Good pics and cool fish! I have always heard about the frayed rope trick for gars but never tried it....looks like it is pretty successful! We landed a few in Tennessee a few years back and my buddy lifted a not too happy 3 1/2 foot gar into his hybrid commander....needless to say he was quick to jump ship.


----------



## FishDoctor (Aug 9, 2012)

Hey Sean, I've been wanting to try some of these rope lures out for some monster gar I've seen. I have a couple questions about them though. 

How hard was it to get the gar all unhooked from the rope lure? And does getting a hook up with a gar on a rope lure usually mean the end of the lure?


----------



## SeanStone (Sep 8, 2010)

We caught three gar the first time out and id say all but one gar was untangled in less than a minute. Youll have to find a stick or use a tool to keep the mouth open while you pull the rope out.

I have read that you can catch up to 15 gar on one rope. I imagine if your catching some with bad attitudes you may only get 4 or 5 with each rope. Our ropes werent even phased by the gar we caught.
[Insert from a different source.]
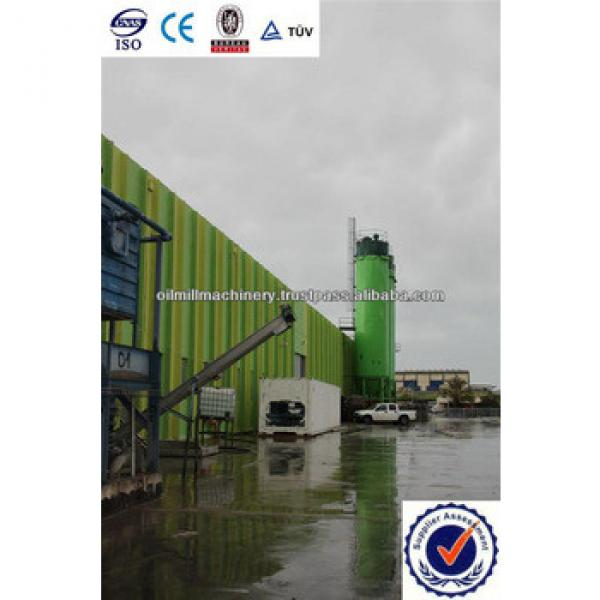 Edible oil refinery mill equipment made in india #5 image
If you use a spinner bait all you have to do is keep a few spare ropes ready to go in your tackle box and switch them out when needed.
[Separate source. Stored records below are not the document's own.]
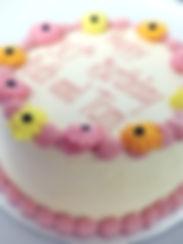 pink-&-white-bday-cake.jpg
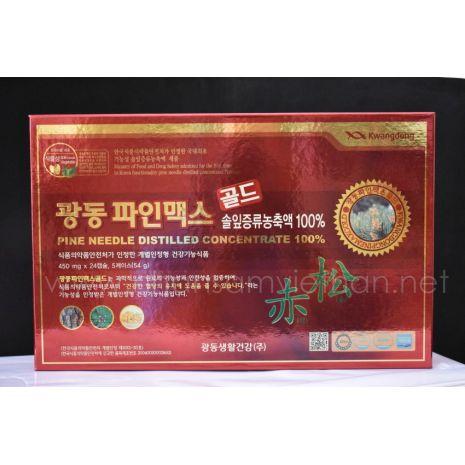 Viên tinh dầu thông đỏ Kwangdong 120 viên Hàn Quốc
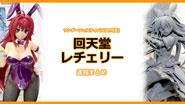 【イベントリポート】ワンダーフェスティバル2019[冬] 《回天堂・レチェリー》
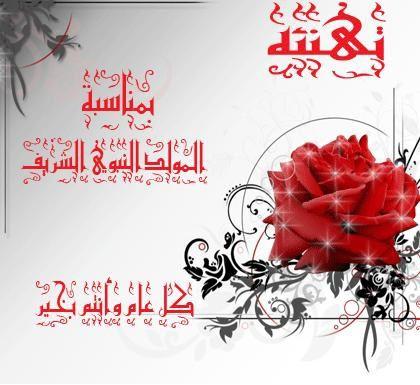 كل عام وانتم بالف خير بمولد اشرف الخلق Untitled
One thing ill add....when you get a bite drop the rod tip just to give them a chance to really get it in thier mouth and then apply pressure. I lost two the other day becuase i saw the gar eat it and I got excited and set the hook....which ripped it right out of its mouth.

posted using Outdoor Hub Campfire


----------



## imalt (Apr 17, 2008)

SeanStone said:


> We caught three gar the first time out and id say all but one gar was untangled in less than a minute. Youll have to find a stick or use a tool to keep the mouth open while you pull the rope out.
> 
> I have read that you can catch up to 15 gar on one rope. I imagine if your catching some with bad attitudes you may only get 4 or 5 with each rope. Our ropes werent even phased by the gar we caught. If you use a spinner bait all you have to do is keep a few spare ropes ready to go in your tackle box and switch them out when needed.
> 
> ...


I made some rope flies for the fly rod for gar last year. I didn't end up catching any but had multiple hits because I would get excited and jerk the rope out of their mouth before they would get their teeth tangled in it. I definitely suggest for anyone that hasn't tried it to give it a try.


----------



## ezbite (May 25, 2006)

nice, 2 questions, did you eat any of them? i heard the back meat is good and where'd you get that float on your measuring board?


----------



## SeanStone (Sep 8, 2010)

Ezbite....nope we didnt eat them. We really only eat crappie and gills.....but if some one had gar fixed id try it.

We got our floats from kayakfishinggear.com. They have saved my measuring board more than once. We also put them on our anchor lines so we can drop our anchor line to help someone land a fish ( take pics and measure) or to go off and fight a fish. They are truly hamdy to have.


----------